The Court quoted the following from the judgment:

“It is clear from a reading of the Resolution dated 21-6-2013, which resulted in the letter of 31-7-2013, issued by the Ministry of Power, that the earlier coal distribution policy contained in the letter dated 18-3-2007 stands modified as the Government has now approved a revised arrangement for supply of coal.”

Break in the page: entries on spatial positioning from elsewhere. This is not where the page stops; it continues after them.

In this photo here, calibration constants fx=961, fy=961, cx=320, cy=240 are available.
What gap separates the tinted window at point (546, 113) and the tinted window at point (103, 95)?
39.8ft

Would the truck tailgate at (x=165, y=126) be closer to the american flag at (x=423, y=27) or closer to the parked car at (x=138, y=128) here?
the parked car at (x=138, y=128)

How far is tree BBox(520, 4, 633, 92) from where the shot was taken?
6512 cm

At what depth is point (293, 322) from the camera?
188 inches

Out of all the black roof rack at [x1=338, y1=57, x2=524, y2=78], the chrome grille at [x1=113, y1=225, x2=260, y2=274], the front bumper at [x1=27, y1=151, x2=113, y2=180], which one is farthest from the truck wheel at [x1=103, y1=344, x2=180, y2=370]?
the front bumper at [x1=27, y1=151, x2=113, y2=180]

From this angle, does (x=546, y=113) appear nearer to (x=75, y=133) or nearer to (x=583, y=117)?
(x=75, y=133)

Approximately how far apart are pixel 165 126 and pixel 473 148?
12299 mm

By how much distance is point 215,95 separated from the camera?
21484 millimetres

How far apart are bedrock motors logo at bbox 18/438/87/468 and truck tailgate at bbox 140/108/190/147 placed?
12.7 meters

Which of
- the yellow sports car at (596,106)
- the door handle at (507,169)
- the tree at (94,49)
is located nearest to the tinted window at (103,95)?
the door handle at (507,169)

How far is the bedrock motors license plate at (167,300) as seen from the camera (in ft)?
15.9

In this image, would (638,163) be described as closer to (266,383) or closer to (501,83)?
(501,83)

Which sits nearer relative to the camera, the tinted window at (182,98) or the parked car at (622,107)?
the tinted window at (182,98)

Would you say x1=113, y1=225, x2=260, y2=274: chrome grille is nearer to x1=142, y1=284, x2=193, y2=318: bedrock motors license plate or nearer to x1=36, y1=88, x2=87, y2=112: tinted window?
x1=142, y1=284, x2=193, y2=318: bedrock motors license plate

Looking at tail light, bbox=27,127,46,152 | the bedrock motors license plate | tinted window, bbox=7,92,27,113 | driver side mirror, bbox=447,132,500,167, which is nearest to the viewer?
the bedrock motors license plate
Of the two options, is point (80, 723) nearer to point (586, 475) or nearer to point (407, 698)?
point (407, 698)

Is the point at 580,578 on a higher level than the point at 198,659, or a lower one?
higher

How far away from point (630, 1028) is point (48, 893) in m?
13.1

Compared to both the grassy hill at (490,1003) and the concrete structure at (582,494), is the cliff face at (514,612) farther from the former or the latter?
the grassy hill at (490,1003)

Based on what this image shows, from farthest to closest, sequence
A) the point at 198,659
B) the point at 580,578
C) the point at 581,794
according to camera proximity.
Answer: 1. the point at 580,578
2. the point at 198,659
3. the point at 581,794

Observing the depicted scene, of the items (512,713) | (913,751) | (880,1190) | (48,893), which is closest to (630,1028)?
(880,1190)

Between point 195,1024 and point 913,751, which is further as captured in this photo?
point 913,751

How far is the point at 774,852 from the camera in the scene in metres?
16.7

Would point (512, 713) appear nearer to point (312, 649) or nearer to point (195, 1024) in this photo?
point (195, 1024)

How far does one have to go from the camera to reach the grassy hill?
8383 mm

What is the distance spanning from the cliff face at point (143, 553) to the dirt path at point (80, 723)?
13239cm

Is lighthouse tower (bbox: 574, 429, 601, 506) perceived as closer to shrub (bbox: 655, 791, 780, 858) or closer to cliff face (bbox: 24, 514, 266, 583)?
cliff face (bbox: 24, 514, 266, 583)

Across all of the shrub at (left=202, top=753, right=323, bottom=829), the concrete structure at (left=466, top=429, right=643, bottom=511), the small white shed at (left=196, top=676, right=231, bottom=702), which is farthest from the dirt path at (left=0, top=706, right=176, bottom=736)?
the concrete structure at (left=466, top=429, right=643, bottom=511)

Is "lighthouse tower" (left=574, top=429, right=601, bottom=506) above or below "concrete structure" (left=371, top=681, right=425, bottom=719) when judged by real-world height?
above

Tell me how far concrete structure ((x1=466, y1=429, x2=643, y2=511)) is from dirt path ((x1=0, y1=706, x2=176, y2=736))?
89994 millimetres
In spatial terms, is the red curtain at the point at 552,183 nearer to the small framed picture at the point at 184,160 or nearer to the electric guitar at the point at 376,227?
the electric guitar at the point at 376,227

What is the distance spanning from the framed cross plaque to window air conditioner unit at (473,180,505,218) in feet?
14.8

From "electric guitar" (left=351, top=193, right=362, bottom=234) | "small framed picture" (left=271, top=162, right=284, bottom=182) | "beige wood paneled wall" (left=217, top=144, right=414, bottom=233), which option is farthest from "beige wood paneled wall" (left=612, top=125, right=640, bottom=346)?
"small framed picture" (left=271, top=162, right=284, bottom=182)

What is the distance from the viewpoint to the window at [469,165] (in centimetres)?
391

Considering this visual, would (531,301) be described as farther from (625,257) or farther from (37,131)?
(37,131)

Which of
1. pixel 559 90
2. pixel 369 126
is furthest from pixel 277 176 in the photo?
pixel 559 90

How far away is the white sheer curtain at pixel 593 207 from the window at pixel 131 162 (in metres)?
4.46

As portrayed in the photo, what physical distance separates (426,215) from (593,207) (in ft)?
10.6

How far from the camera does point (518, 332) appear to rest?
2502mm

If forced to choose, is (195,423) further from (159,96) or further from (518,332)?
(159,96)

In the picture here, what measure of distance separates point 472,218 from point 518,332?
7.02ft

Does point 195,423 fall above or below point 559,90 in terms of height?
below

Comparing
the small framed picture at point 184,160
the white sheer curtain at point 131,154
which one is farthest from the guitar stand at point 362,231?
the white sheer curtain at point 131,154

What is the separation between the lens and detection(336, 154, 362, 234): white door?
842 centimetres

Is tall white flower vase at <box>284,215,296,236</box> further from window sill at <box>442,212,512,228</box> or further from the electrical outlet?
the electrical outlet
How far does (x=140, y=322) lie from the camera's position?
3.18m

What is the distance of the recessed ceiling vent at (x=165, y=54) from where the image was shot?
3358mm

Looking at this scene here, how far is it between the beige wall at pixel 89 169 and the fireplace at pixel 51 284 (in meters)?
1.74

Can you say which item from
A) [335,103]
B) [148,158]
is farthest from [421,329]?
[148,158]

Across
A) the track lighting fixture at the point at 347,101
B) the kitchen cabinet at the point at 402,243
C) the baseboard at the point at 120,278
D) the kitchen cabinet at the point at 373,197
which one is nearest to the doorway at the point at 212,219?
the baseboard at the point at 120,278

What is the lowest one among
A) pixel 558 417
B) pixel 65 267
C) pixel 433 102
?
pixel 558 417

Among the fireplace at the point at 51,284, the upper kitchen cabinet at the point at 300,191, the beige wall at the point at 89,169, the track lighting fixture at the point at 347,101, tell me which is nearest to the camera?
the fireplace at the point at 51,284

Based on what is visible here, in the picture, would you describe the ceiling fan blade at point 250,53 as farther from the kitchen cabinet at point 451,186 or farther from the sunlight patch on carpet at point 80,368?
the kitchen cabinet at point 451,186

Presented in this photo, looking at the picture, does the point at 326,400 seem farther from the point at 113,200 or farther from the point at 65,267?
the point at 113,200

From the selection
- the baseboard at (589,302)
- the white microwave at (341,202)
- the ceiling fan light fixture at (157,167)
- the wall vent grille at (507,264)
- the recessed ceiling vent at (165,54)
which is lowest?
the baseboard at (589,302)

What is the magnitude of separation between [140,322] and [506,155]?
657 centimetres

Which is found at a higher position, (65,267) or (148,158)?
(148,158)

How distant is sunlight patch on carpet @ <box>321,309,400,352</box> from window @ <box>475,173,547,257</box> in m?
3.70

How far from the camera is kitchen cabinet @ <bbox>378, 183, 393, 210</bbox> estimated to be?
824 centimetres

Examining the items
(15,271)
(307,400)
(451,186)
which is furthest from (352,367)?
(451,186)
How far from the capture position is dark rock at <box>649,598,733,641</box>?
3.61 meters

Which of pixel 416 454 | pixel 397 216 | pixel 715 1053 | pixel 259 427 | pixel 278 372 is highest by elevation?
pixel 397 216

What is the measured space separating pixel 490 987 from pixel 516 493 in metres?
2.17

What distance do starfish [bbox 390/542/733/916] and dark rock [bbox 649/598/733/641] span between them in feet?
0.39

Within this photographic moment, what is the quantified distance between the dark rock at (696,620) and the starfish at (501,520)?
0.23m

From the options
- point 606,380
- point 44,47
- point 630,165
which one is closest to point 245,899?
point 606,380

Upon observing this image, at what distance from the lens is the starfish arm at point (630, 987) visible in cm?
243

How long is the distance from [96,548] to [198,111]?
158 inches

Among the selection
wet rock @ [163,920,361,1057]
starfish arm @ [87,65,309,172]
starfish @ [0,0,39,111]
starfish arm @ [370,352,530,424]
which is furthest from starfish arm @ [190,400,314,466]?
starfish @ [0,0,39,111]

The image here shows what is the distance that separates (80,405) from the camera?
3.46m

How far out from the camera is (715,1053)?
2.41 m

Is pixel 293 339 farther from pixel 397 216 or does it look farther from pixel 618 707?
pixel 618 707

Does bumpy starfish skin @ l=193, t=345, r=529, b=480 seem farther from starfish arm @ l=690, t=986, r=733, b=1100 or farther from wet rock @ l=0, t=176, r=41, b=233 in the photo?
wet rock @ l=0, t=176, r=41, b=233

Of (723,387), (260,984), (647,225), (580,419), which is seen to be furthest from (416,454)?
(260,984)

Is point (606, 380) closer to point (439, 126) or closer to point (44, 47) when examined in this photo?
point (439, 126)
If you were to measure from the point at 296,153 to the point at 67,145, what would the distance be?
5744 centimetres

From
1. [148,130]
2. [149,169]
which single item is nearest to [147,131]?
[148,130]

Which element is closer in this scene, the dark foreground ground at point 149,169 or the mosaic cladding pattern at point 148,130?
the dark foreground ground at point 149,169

“Both the letter dated 31-7-2013 and the revised Tariff Policy are statutory documents being issued under Section 3 of the Act and have the force of law. This being so, it is clear that so far as the procurement of Indian coal is concerned, to the extent that the supply from Coal India and other Indian sources is cut down, the PPA read with these documents provides in Clause 13.2 that while determining the consequences of change in law, parties shall have due regard to the principle that the purpose of compensating the party affected by such change in law is to restore, through monthly tariff payments, the affected party to the economic position as if such change in law has not occurred.”

“The restitutionary principle has been stated by this Court in the case of Uttar Haryana Bijli Vitran Nigam Limited (UHBVNL) (supra) thus: ‘Article 13.2 is an in-built restitutionary principle which compensates the party affected by such change in law and which must restore, through monthly tariff payments, the affected party to the same economic position as if such change in law has not occurred.’”

There were no dissenting opinions in this case. The judgment was delivered by a two-judge bench comprising Justice B.R. Gavai and Justice Vikram Nath.

Key Takeaways

  • Power generating companies are entitled to compensation for shortfalls in domestic coal supply due to changes in government policy, specifically the NCDP 2013.
  • Compensation for such shortfalls should be calculated based on the lower of actual Station Heat Rate (SHR) or the SHR specified in the Tariff Regulations, and Gross Calorific Value (GCV) should be computed on an “as received” basis.
  • The principle of restitution requires that the generating companies be placed in the same economic position as if the Change in Law had not occurred, necessitating consideration of actual operational parameters.
  • The shortfall should be assessed based on the actual shortfall in coal supply, not limited to the minimum assured quantum in NCDP 2013.
  • The judgment reaffirms the binding nature of the guidelines issued by the Central Government under the Electricity Act, 2003.

Directions

The Supreme Court dismissed the appeals filed by MSEDCL and directed that the compensation to the generating companies should be calculated as per the principles laid down in the judgment. The Court also upheld the CERC’s decision to direct late payment surcharge to be paid to GMR.

Development of Law

This judgment clarifies the application of the “Change in Law” clause in PPAs, particularly in the context of government policy changes affecting coal supply. It reinforces the principle of restitution, ensuring that power generating companies are not unduly burdened by policy changes beyond theircontrol. The judgment also highlights the importance of considering actual operational parameters and expert opinions of regulatory bodies like CERC and CEA in determining compensation. It underscores the need for the regulatory commissions to ensure that the affected party is placed in the same economic position as if the change in law had not occurred.